Submit before the april 30, 2019 to email@example.com (CV, title et abstract 2500 characters max.)
CALL FOR PAPERS : “Feeding Others, Feeding Oneself - Food and Power from Antiquity to the Middle Ages”.
CALL FOR PAPERS : Feeding Others, Feeding Oneself: Food and Power from Antiquity to the Middle Ages. (Université de Picardie Jules Verne, Amiens, November 18-19, 2019)
Food history has been largely explored during the past two decades, through lenses ranging from classical economic analysis to the large prospect of historical anthropology. Of course, power issues at stake when dealing with the problem of controlling and dispatching fresh supplies have not escaped notice either, nor have the possible symbolic uses of food. However, scholarly attention may not have sufficiently focused on these matters so far. Hence the forthcoming conference in Amiens, France, in November 18-19, 2019 : “Feeding Others, Feeding Oneself : Food and Power from Antiquity to the Middle Ages”, whose aim is to develop a new approach of the subject from a long-term perspective ranging from the most archaic period to the later Middle Ages.
Papers should address one of the following lines of inquiry :
1) How do eating manners represent and express power ? The use of refined cooking and sophisticated dishes as well as the development of a genuine culinary art including ritual aspects serves to represent power symbolically and thereby express its ideological tenets. How did power-holders use this kind of possibilities in various contexts, ranging from the Greek City-State or imperial Rome to XVth century princely courts, to mention but a few examples ?

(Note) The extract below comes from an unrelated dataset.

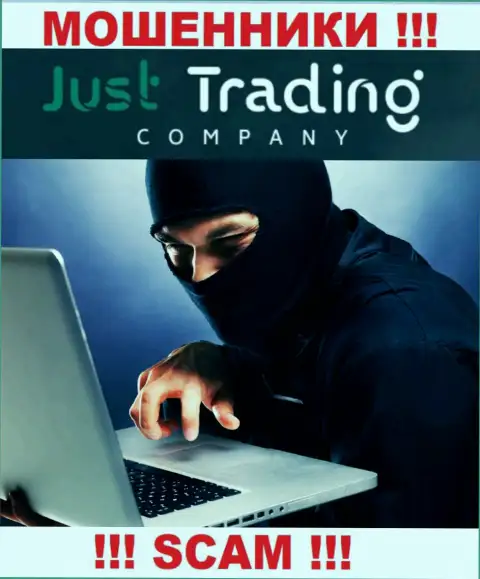 ОСТОРОЖНЕЕ !!! Обманщики из Just Trading Company в поиске наивных людей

2) How does the feeding imperative legitimize power ? In ancient societies as well as in today’s world, one of the most solid grounds on which the legitimacy of power is founded is its ability to ensure the community’s survival and welfare. That means, of course, keeping this community safe through military power; but it also means feeding it, which explains the previously mentioned importance of food habits as power symbols and the importance of food dispatch in the very practice of power. Particular attention should therefore be paid to every kind of evergesia in the ancient world or to charity and its close links with power, whether lay or ecclesiastical, in the mediaeval society that had become Christian.
3) How does power manage food supplies ? The feeding function of power obviously binds it to economic strategies that deserve to be studied as well. Papers dealing with this subject will focus on the kinds of foodstuffs that are supposed to be produced, conveyed and dispatched in consuming centers by those in power, as well as on the professions and techniques involved in the process.
4) How does food-management lead power to manage the land ? How do those in power organize space in the fittest way for the purpose of feeding people ? Papers bearing on the subject should explore the way in which this constant concern for food supplies has weighed on the kind of control and exploitation of territories, whether close or remote, by the social and political elite, from the time of the first colonial experiences in the Greek world to that of the large clearings of mediaeval Christendom, usually ordered and conducted by lords.
Interested scholars and researchers are invited to submit a short curriculum with their institutional affiliation, a title and an abstract no longer than 2500 signs (spaces included) to firstname.lastname@example.org. The submission deadline is April 30, 2019. Abstracts, talks and papers should be presented in one of the following languages: French, English or Italian. Please note that the travel cost will not be covered by the conference organizers, but accommodation and meals will be provided to the speakers during the event. A publication of the papers presented during the conference is planned.